Sur la partie roulante, je donne tout ce qui me reste. C’est peut-être possible de passer sous les 7h. Ensuite après, on monte encore un peu jusqu’au « Grand Haut » à l’arrivée des remonte-pentes. Pour terminer, on descend droit dans la pente la piste rouge du Tétras. C’est très douloureux sur les cuisses mais avec la vue plongeante sur Gerardmer et le lac, et la ligne d’arrivée là au loin, la joie l’emporte sur le reste.
J’apprendrai par la suite que les premiers sont descendus en zigzagant. Un point à retenir pour ne pas se démolir les cuisses.

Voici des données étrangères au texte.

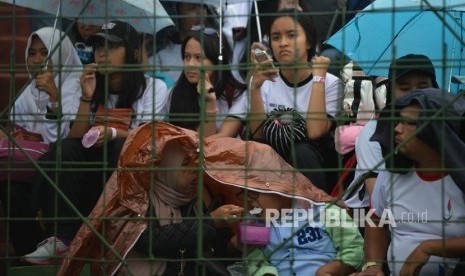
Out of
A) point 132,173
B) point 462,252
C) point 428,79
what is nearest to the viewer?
point 462,252

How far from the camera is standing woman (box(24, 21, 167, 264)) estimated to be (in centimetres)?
674

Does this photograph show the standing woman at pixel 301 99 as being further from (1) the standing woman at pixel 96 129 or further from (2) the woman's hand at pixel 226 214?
(1) the standing woman at pixel 96 129

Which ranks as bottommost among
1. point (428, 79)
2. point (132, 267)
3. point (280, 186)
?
point (132, 267)

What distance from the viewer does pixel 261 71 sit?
21.1 ft

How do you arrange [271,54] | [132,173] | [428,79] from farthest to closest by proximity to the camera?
1. [271,54]
2. [428,79]
3. [132,173]

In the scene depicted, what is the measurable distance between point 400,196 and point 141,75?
193cm

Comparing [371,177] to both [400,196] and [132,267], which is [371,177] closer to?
[400,196]

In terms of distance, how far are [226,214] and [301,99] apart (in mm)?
1076

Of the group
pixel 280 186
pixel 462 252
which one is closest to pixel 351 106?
pixel 280 186

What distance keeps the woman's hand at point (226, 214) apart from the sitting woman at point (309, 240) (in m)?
0.07

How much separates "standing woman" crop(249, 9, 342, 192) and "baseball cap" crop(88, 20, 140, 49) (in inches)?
30.9

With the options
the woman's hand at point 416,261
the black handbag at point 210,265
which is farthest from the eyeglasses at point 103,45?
the woman's hand at point 416,261

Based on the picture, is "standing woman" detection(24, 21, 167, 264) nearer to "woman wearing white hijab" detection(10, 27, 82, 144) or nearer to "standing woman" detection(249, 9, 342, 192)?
"woman wearing white hijab" detection(10, 27, 82, 144)

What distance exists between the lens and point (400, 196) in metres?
6.04
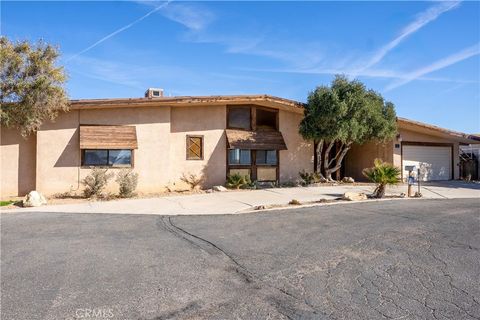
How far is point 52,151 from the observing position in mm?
15242

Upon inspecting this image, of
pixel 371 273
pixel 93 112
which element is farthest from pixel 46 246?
pixel 93 112

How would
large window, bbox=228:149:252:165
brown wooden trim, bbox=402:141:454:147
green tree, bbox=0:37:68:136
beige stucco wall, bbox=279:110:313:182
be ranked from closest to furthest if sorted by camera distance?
green tree, bbox=0:37:68:136 → large window, bbox=228:149:252:165 → beige stucco wall, bbox=279:110:313:182 → brown wooden trim, bbox=402:141:454:147

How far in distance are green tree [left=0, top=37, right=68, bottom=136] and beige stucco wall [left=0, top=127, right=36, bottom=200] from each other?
98 cm

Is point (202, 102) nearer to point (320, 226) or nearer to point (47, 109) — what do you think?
point (47, 109)

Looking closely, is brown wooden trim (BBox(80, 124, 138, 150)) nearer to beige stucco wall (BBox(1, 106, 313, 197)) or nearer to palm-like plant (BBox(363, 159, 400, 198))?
beige stucco wall (BBox(1, 106, 313, 197))

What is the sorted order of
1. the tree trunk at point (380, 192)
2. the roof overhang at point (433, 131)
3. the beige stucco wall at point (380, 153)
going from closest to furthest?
the tree trunk at point (380, 192)
the roof overhang at point (433, 131)
the beige stucco wall at point (380, 153)

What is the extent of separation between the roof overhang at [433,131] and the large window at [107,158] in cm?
1421

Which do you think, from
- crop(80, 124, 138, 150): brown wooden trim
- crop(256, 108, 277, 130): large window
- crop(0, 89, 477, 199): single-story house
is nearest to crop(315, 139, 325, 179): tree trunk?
crop(0, 89, 477, 199): single-story house

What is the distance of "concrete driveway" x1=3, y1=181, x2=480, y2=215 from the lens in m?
11.5

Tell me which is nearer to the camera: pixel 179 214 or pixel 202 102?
pixel 179 214

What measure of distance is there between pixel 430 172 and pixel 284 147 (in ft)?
31.7

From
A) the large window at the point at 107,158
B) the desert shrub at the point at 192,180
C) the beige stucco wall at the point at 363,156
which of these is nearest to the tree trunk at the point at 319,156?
the beige stucco wall at the point at 363,156

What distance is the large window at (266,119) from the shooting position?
19.7 meters

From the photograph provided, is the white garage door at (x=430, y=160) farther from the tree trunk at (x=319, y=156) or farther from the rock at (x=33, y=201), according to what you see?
the rock at (x=33, y=201)
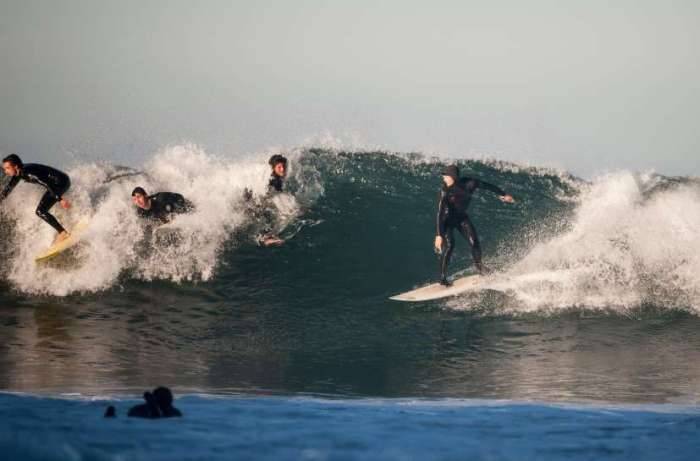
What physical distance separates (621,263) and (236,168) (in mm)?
6961

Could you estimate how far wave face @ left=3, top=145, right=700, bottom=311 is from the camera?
10562mm

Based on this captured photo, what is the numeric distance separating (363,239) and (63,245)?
15.1 ft

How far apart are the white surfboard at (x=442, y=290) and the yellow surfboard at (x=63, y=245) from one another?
4827mm

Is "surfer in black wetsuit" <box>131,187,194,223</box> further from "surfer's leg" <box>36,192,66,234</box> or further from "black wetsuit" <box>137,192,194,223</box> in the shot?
"surfer's leg" <box>36,192,66,234</box>

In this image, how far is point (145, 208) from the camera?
36.8ft

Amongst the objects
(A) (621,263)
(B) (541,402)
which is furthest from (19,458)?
(A) (621,263)

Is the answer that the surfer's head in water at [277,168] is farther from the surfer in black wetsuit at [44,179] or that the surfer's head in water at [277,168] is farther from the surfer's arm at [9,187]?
the surfer's arm at [9,187]

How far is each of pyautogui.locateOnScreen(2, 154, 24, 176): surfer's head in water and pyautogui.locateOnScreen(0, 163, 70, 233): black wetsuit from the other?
0.18ft

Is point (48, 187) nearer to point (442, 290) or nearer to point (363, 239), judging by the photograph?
point (363, 239)

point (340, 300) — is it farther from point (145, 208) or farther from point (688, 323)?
point (688, 323)

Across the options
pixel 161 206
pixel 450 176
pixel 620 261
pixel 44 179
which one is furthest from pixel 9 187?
pixel 620 261

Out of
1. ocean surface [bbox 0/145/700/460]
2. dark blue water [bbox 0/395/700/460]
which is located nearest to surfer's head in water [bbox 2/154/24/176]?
ocean surface [bbox 0/145/700/460]

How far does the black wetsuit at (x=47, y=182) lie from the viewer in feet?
36.8

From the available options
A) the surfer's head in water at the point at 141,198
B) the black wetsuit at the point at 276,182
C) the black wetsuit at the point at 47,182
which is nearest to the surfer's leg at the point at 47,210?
the black wetsuit at the point at 47,182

14h05 : je passe la ligne après 7h05 de course sous les applaudissements. C’est la première fois que je passe la barre des 50km et des 7h de course. Et le plus important c’est que je termine vraiment bien, j’ai encore le physique et le mental pour continuer. Un bon présage pour la suite
En passant la ligne, je vois Fabdulux. Je comprends qu’il a eu un problème. En effet, il est tombé une deuxième fois sur le genou déjà douloureux vers le 30ème et a du se contraindre à l’abandon dans la montée du Hohneck Marcel arrivera plus tard, dure journée pour lui, il aura fait une fin de parcours à l’arraché avec un gros mental

Après la douche et la remise des prix, nous prenons un repas en terrasse, nous nous racontons notre course et Fabdulux nous invite déjà à d’autres aventures…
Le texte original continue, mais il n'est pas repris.